» **SOURCE RECORDS**:

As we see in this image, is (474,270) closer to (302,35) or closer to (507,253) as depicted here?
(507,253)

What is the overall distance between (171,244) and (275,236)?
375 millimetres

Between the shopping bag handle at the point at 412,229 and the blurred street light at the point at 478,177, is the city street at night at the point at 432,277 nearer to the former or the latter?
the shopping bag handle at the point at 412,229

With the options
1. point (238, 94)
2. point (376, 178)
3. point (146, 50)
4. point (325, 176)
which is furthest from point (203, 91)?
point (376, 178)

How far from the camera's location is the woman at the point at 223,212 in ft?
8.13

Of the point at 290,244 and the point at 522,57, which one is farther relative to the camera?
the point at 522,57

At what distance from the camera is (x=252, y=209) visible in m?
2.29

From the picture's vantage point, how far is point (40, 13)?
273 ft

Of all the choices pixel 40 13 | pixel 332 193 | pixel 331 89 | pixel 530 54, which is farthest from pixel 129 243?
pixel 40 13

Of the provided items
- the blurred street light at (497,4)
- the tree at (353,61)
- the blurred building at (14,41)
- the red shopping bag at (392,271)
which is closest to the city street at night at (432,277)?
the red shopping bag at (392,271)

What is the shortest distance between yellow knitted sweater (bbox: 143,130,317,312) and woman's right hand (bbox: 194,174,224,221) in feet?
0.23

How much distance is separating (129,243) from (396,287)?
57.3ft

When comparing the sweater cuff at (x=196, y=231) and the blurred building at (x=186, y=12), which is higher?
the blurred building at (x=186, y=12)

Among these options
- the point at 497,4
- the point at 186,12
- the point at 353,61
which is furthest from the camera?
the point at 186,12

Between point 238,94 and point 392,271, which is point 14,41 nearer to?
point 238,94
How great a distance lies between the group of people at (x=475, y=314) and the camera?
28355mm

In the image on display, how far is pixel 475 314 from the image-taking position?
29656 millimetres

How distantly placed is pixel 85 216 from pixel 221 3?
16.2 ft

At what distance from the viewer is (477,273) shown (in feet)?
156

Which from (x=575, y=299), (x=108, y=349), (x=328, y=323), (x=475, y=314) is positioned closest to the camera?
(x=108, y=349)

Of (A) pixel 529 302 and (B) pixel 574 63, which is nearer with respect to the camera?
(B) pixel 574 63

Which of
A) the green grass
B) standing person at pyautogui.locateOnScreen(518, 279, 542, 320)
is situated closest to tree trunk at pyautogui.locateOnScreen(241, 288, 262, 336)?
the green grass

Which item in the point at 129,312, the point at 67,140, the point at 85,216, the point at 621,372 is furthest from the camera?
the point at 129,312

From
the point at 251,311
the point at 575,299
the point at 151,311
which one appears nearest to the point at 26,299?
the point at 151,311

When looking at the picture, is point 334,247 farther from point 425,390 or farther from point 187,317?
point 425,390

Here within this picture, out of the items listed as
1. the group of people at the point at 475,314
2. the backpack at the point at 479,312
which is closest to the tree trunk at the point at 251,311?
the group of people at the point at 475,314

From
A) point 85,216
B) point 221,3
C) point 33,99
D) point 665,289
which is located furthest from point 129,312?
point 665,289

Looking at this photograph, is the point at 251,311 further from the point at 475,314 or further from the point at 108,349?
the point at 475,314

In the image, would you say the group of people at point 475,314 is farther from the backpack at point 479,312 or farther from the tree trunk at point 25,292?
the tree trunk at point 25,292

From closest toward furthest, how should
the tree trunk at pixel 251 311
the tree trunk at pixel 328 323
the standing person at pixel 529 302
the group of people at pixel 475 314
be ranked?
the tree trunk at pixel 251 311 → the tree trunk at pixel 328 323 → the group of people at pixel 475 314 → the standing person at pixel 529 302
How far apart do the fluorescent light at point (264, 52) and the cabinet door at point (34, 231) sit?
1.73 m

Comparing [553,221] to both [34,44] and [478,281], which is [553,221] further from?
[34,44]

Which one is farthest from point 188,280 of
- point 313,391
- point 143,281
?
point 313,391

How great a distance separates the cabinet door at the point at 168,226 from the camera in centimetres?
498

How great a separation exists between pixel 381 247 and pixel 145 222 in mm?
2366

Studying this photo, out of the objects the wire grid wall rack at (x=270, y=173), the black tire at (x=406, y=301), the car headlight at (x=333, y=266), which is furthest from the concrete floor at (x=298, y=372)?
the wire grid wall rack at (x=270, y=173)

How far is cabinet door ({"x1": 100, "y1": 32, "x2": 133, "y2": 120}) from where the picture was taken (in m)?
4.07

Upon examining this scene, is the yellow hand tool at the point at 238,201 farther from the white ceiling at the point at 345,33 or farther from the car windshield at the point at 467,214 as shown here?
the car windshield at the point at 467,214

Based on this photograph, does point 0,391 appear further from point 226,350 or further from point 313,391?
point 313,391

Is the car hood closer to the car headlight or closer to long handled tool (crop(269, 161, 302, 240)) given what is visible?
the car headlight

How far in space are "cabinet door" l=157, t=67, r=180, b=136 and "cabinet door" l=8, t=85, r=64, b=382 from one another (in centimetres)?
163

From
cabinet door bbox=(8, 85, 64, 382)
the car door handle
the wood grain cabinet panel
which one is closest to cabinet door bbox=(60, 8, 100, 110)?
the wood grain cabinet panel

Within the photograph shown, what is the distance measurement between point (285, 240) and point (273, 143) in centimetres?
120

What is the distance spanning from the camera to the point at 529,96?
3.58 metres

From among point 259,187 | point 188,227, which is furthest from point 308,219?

» **GIVEN REQUEST**:
Output the listing above without altering a single character.

» **EXERCISE ANSWER**:
As we see in this image, is (474,270) closer to (302,35) or closer to (507,253) as depicted here?
(507,253)

What is the overall distance between (171,244) and (275,236)?
375 millimetres

Between the shopping bag handle at the point at 412,229 and the blurred street light at the point at 478,177, is the city street at night at the point at 432,277 nearer to the former or the latter?
the shopping bag handle at the point at 412,229

With the options
1. point (238, 94)
2. point (376, 178)
3. point (146, 50)
4. point (325, 176)
which is furthest from point (203, 91)?
point (376, 178)

How far from the camera's location is the woman at the point at 223,212 in ft?
8.13

Of the point at 290,244 and the point at 522,57, which one is farther relative to the camera?
the point at 522,57

At what distance from the camera is (x=252, y=209) visible in m?
2.29

From the picture's vantage point, how far is point (40, 13)?
273 ft

Of all the choices pixel 40 13 | pixel 332 193 | pixel 331 89 | pixel 530 54, which is farthest from pixel 129 243?
pixel 40 13

Of the provided items
- the blurred street light at (497,4)
- the tree at (353,61)
- the blurred building at (14,41)
- the red shopping bag at (392,271)
which is closest to the city street at night at (432,277)?
the red shopping bag at (392,271)

What is the shortest distance between yellow knitted sweater (bbox: 143,130,317,312) and woman's right hand (bbox: 194,174,224,221) in feet?
0.23

How much distance is separating (129,243) from (396,287)?
57.3ft

When comparing the sweater cuff at (x=196, y=231) and the blurred building at (x=186, y=12), which is higher?
the blurred building at (x=186, y=12)

Among these options
- the point at 497,4
- the point at 186,12
- the point at 353,61
which is furthest from the camera?
the point at 186,12

Between point 238,94 and point 392,271, which is point 14,41 nearer to?
point 238,94
How great a distance lies between the group of people at (x=475, y=314) and the camera?
28355mm

In the image on display, how far is pixel 475 314 from the image-taking position?
29656 millimetres

How distantly placed is pixel 85 216 from pixel 221 3?
16.2 ft

At what distance from the viewer is (477,273) shown (in feet)?
156

Which from (x=575, y=299), (x=108, y=349), (x=328, y=323), (x=475, y=314) is positioned closest to the camera?
(x=108, y=349)

Of (A) pixel 529 302 and (B) pixel 574 63, which is nearer with respect to the camera?
(B) pixel 574 63

Which of
A) the green grass
B) standing person at pyautogui.locateOnScreen(518, 279, 542, 320)
is situated closest to tree trunk at pyautogui.locateOnScreen(241, 288, 262, 336)?
the green grass

Which item in the point at 129,312, the point at 67,140, the point at 85,216, the point at 621,372 is furthest from the camera?
the point at 129,312

From
the point at 251,311
the point at 575,299
the point at 151,311
which one appears nearest to the point at 26,299?
the point at 151,311

When looking at the picture, is point 334,247 farther from point 425,390 or farther from point 187,317?
point 425,390

Here within this picture, out of the items listed as
1. the group of people at the point at 475,314
2. the backpack at the point at 479,312
which is closest to the tree trunk at the point at 251,311?
the group of people at the point at 475,314

From
A) point 85,216
B) point 221,3
C) point 33,99
D) point 665,289
which is located furthest from point 129,312?
point 665,289

Looking at this photograph, is the point at 251,311 further from the point at 475,314 or further from the point at 108,349?
the point at 475,314

In the image, would you say the group of people at point 475,314 is farther from the backpack at point 479,312 or farther from the tree trunk at point 25,292?
the tree trunk at point 25,292

From closest toward furthest, how should
the tree trunk at pixel 251 311
the tree trunk at pixel 328 323
the standing person at pixel 529 302
the group of people at pixel 475 314
be ranked?
the tree trunk at pixel 251 311 → the tree trunk at pixel 328 323 → the group of people at pixel 475 314 → the standing person at pixel 529 302
How far apart do the fluorescent light at point (264, 52) and the cabinet door at point (34, 231) sit?
1.73 m

Comparing [553,221] to both [34,44] and [478,281], which is [553,221] further from?
[34,44]

Which one is farthest from point 188,280 of
- point 313,391
- point 143,281
?
point 313,391

How great a distance separates the cabinet door at the point at 168,226 from the camera in centimetres?
498

How great a separation exists between pixel 381 247 and pixel 145 222 in mm?
2366

Studying this photo, out of the objects the wire grid wall rack at (x=270, y=173), the black tire at (x=406, y=301), the car headlight at (x=333, y=266), which is furthest from the concrete floor at (x=298, y=372)?
the wire grid wall rack at (x=270, y=173)

How far is cabinet door ({"x1": 100, "y1": 32, "x2": 133, "y2": 120}) from where the picture was taken (in m)?
4.07

Upon examining this scene, is the yellow hand tool at the point at 238,201 farther from the white ceiling at the point at 345,33 or farther from the car windshield at the point at 467,214 as shown here?
the car windshield at the point at 467,214

Based on this photograph, does point 0,391 appear further from point 226,350 or further from point 313,391?
point 313,391

Is the car hood closer to the car headlight or closer to long handled tool (crop(269, 161, 302, 240)) given what is visible?
the car headlight

How far in space are "cabinet door" l=157, t=67, r=180, b=136 and "cabinet door" l=8, t=85, r=64, b=382 from one another (in centimetres)?
163

From
cabinet door bbox=(8, 85, 64, 382)
the car door handle
the wood grain cabinet panel
which one is closest to cabinet door bbox=(60, 8, 100, 110)?
the wood grain cabinet panel

Within the photograph shown, what is the distance measurement between point (285, 240) and point (273, 143) in centimetres?
120

What is the distance spanning from the camera to the point at 529,96?
3.58 metres

From among point 259,187 | point 188,227, which is furthest from point 308,219?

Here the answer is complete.